Huang took advantage of the opportunity to expose the victims of the Taiwan alkali case. He held weekly press conferences and pushed out one victim at a time until the government surrendered, announcing that "1.3 billion yuan in five years"(later expanded to "3.4 billion yuan in 19 years") would be given humanitarian care, just like Taiwan's version of "Never Compromise"(a live-action adaptation of Julia Roberts, depicting a legal amateur fighting for compensation for the polluted people).

But for the villagers, they are more grateful that Huang Huanzhang found out the truth,"otherwise we will die unjustly." A month after saying this, Lin Xianzhong, a villager suffering from all kinds of diseases, died.

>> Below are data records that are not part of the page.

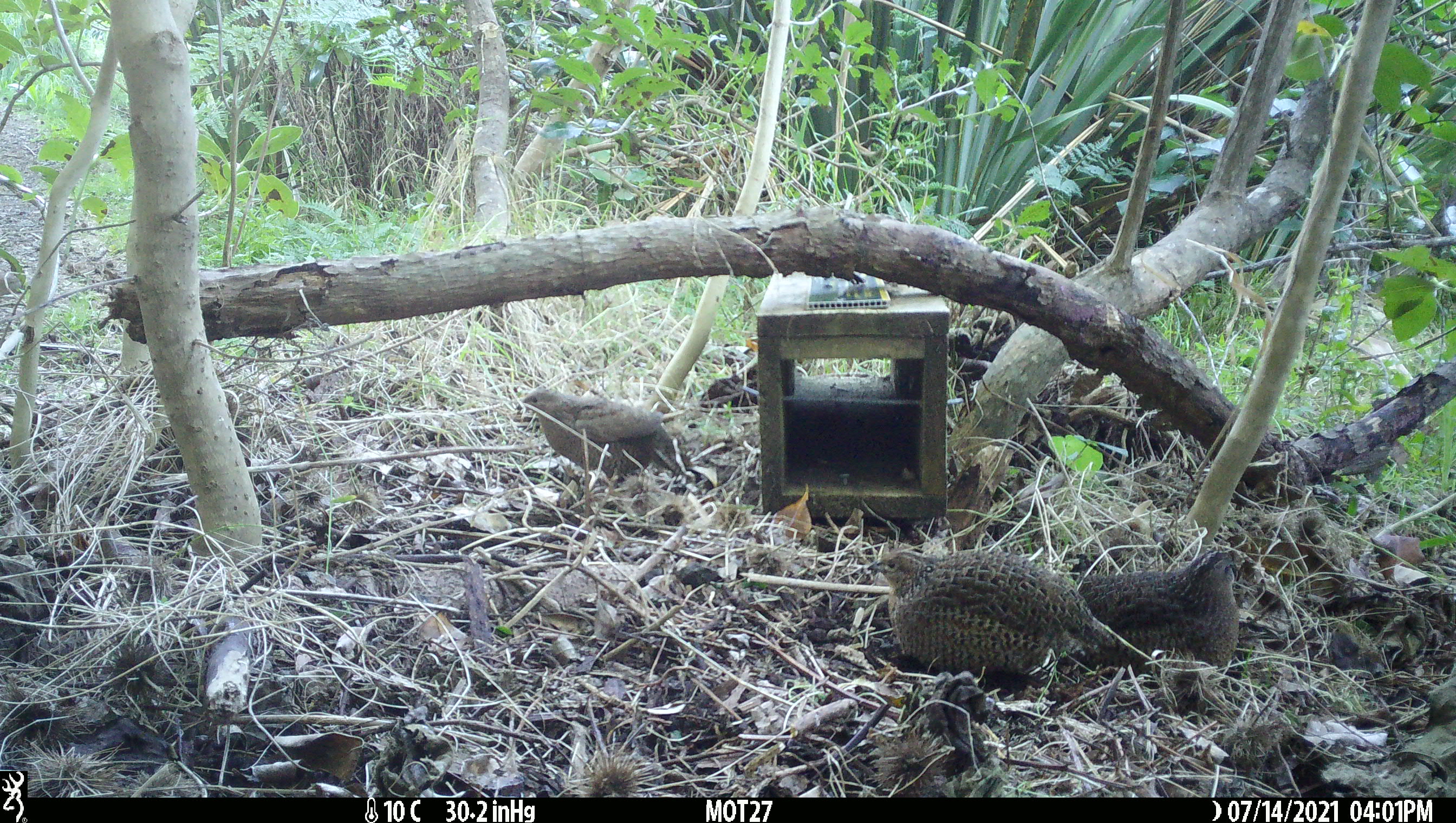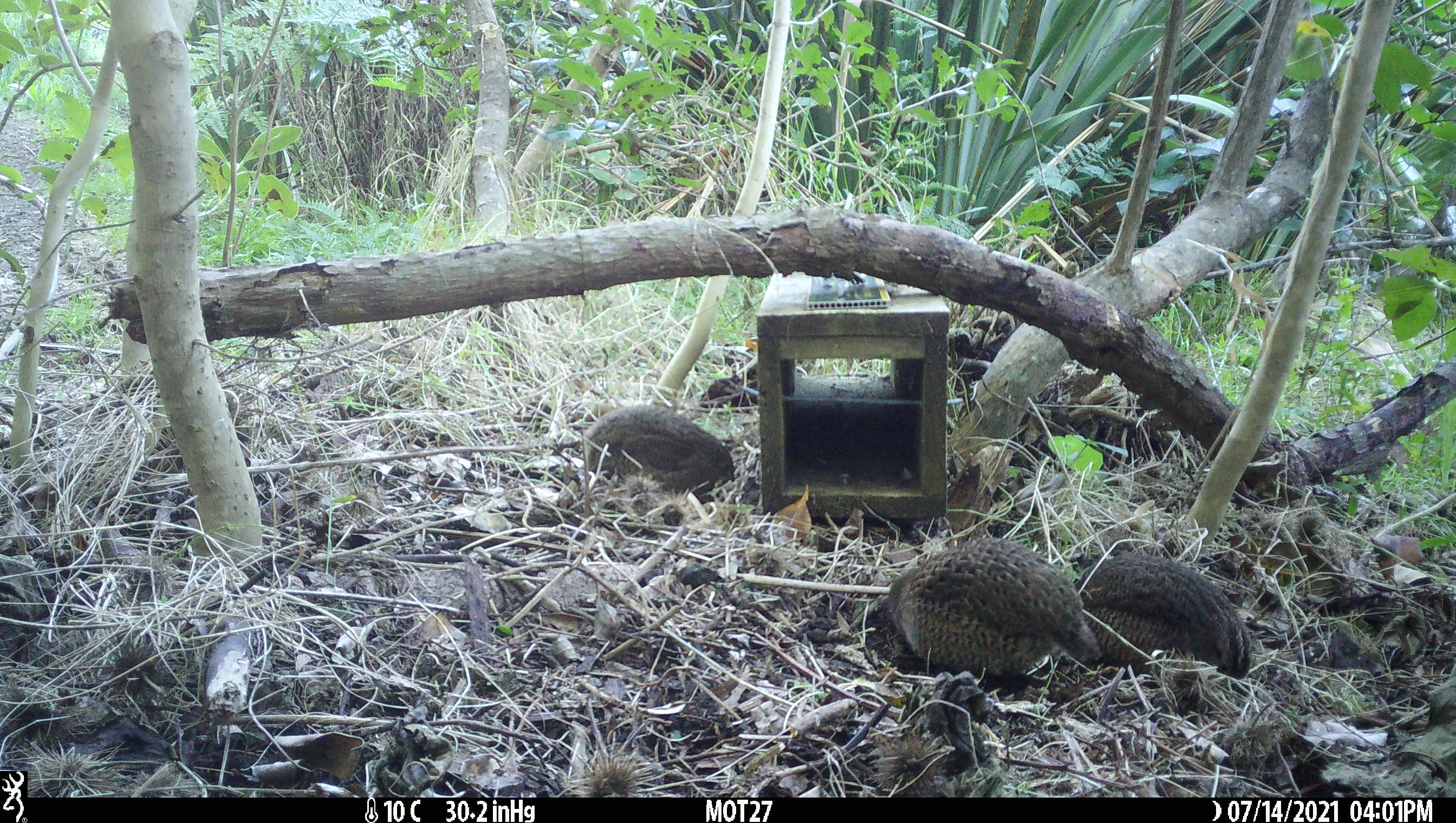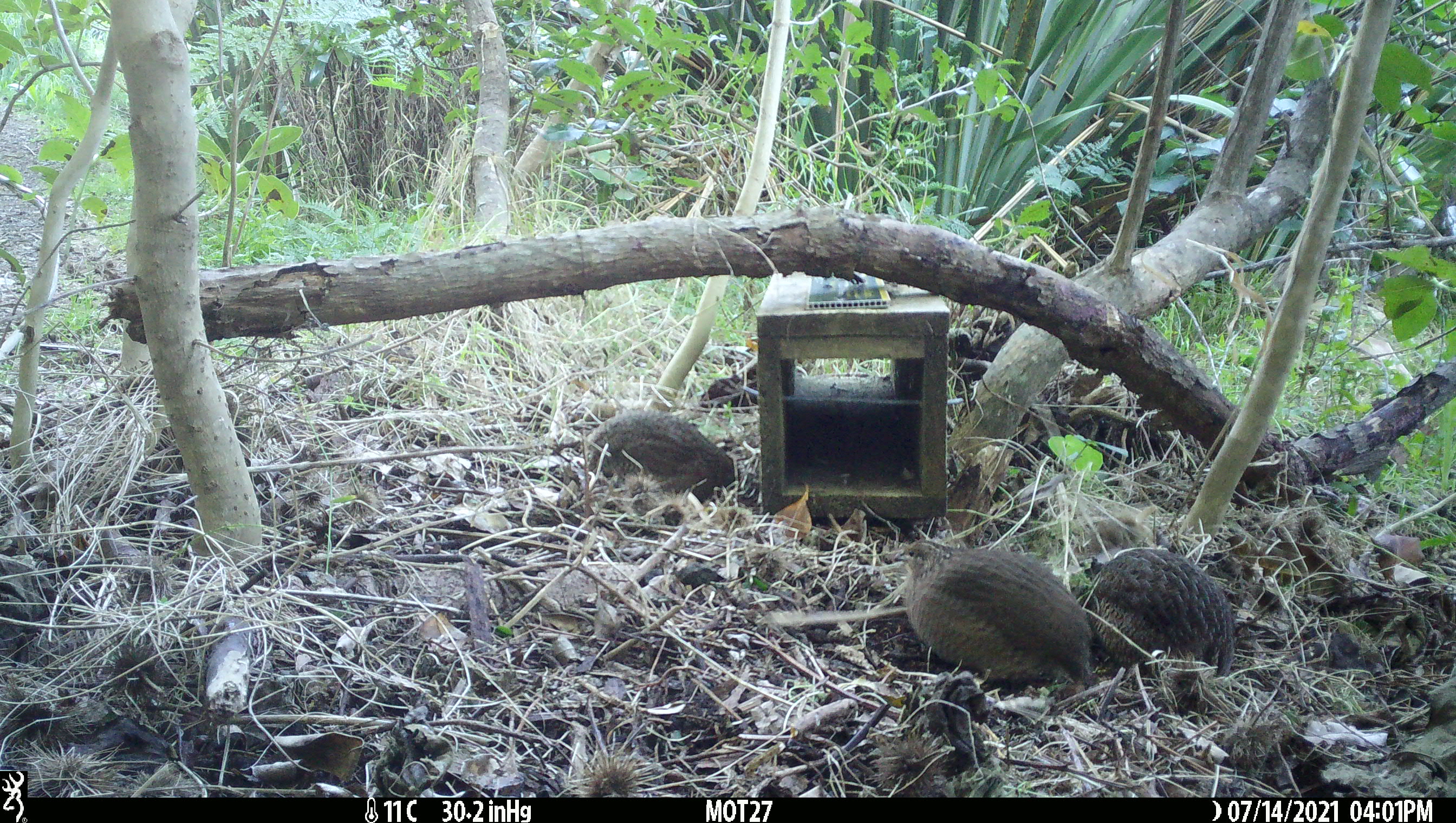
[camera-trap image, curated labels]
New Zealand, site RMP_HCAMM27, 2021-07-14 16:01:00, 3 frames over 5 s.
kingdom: Animalia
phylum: Chordata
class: Aves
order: Galliformes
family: Phasianidae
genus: Synoicus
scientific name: Synoicus ypsilophorus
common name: brown quail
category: quail brown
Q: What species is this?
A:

A large amount of dioxin-containing waste was recovered from the Taiwan alkali case (Photo courtesy/Tainan Society University)"Environmental scene will not deceive" Environmental detectives dig up the truth in Taiwan

Huang Huanzhang's mantra for joining the environmental protection movement is that "when you walk, you leave a trail.""Environmental scenes don't lie." With the radar of a detective, he cleverly gathered clues and proofs. For example, he tracked down the illegal discharge of waste acid in Errenxi and found a red liquid residue in front of a metal house. He took photos from under the locked door and photographed the chassis of the oil tank car, which was also red. He knew that something was wrong. The next day, I brought the escalator to the factory to look around. I saw four big barrels secretly discharging waste acid into the stream at night! Bingo, he reported to the Tainan District Attorney's Office to stop the evil deeds of the operators.

There is a four-hectare grassland near the Taiwan alkali factory, attracting many people to take wedding dresses. Huang Huanzhang found it strange that there were two abrupt hills surrounded by fishing ponds. What was even more strange was that there were only two pollution-resistant species, Miscanthus and Acacia leucocephala, on the hills.